Python for Data Analysis, 2nd Edition shipping in mid-October 2017. Order on Amazon!

About

The views and opinions on this website are my opinions and do not reflect the views of my current or former employers.

Short biography

Since 2007, I have been creating fast, easy-to-use data wrangling and statistical computing tools, mostly in the Python programming language. I am best known for creating the pandas project and writing the book Python for Data Analysis. I am also a contributor to the Arrow, Kudu (incubating), and Parquet projects within the Apache Software Foundation. I was the co-founder and CEO of DataPad. I later spent a couple years leading efforts to bring Python and Hadoop together at Cloudera. I'm now working for Two Sigma in New York.

Open source projects

pandas (website): Python in-memory data wrangling, preparation, and analytics

  • I created pandas and am its Benevolent Dictator for Life

Ibis (blog, code)

  • I created Ibis at Cloudera.

Feather: a language agnostic data frame file format

  • Hadley Wickham and I designed Feather in January 2016 and released it in March.

Apache Arrow

  • I am a committer on Apache Arrow, focusing on the C++ and Python implementations.

Apache Kudu (incubating)

  • I originally created the Python interface to Kudu, using Cython to wrap the C++ API.

Apache Parquet

  • I am a committer and member of the PMC for Apache Parquet. I have been focusing on the C++ implementation

statsmodels (website, code)

  • I worked on time series models (e.g. VAR) and pandas integration.

Long form biography

I'm an American computer programmer working for Cloudera in San Francisco. I studied theoretical mathematics at MIT (graduating in late 2006) before becoming very interested in programming and tools for data analysis, especially for industry use cases, in 2007.

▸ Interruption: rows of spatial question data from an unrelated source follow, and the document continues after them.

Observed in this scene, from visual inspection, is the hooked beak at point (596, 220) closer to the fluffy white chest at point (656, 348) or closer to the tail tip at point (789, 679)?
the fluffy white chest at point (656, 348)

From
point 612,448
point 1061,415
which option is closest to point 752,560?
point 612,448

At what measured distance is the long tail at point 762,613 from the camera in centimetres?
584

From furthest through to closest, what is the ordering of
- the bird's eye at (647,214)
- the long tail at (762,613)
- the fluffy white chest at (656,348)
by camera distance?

From August 2007 to July 2010, I worked on the front office quant research team at AQR Capital Management, a large quantitative investment manager in Greenwich, CT. During this time, I led a very successful effort to migrate research and production model building and research processes to the Python programming language. I started building pandas on April 6, 2008, as part of a skunkworks effort to reproduce some econometric research in Python. As part of my work, we formed a new Research Development team for the global macro group to drive software innovation in the front office.

I joined the PhD program in the Statistical Science Department at Duke University before taking leave in Summer 2011 to explore ways to develop open source software (such as pandas) in a sustainable way. I discovered that entrepreneurship often makes more sense than consulting to fund open source with more leverage.

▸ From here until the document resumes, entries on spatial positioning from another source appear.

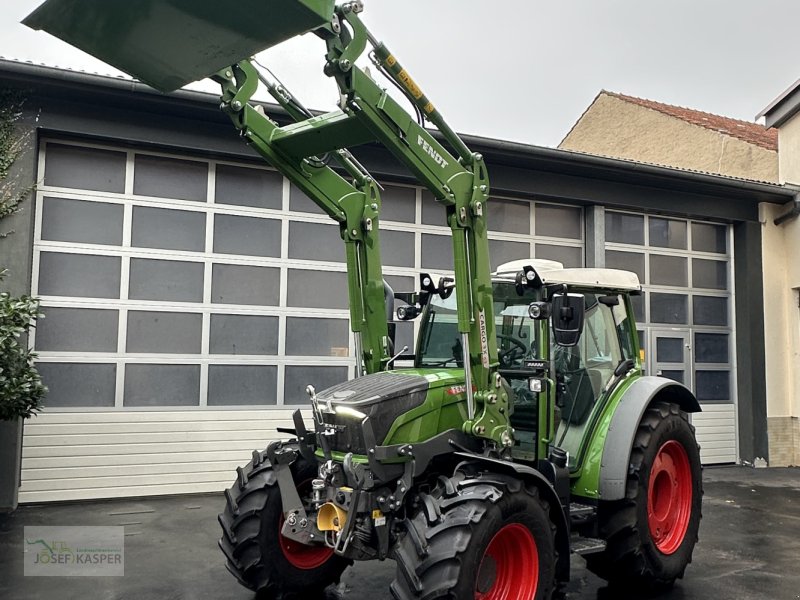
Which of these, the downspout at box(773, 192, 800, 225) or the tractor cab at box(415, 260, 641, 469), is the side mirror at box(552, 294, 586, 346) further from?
the downspout at box(773, 192, 800, 225)

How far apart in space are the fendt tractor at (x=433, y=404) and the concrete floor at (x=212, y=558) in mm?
356

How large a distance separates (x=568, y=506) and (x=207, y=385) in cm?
486

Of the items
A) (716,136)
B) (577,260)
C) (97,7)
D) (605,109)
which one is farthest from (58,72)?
(605,109)

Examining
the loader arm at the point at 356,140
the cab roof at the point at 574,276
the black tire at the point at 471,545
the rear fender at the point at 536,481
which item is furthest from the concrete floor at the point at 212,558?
the cab roof at the point at 574,276

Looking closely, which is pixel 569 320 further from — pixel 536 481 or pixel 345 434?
pixel 345 434

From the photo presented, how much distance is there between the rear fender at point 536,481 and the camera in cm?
367

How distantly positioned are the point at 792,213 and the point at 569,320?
8.77m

From November 2011 through August 2012, I wrote Python for Data Analysis.

In January 2012, I co-founded Lambda Foundry and we explored developing value-add financial software for the Python data stack. Ultimately the team and I went our separate ways.

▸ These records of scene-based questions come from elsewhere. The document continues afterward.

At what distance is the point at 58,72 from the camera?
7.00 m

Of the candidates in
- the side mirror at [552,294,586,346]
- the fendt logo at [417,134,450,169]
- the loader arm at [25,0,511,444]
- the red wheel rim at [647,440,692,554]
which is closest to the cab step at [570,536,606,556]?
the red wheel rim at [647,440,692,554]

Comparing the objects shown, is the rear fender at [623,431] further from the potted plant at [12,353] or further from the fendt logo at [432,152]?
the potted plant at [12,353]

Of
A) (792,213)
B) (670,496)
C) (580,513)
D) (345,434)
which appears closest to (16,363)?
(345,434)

In January 2013, I co-founded DataPad with Chang She, fellow MIT grad and a former AQR colleague. We were developing a full stack visual analytics product for business users, using the Python data stack for most of our core technology. We raised venture capital from Accel Partners, Google Ventures, SV Angel, Andreessen-Horowitz, and other investors.

In September 2014, DataPad's technology assets were acquired by Cloudera and we joined the engineering team there.

Earlier life

I was born in 1985. I grew up mostly in northeast Ohio, preceded by 4 generations of newspaper men.

From 1998 to 2001, I became very involved in the video game speed run community. I managed the website for the GoldenEye 007 speed run community and competed in the game myself.

I'm an avid traveler and since a young age have had a keen interest in linguistics, accents, and foreign languages. I've spent the most time in Spain and Germany.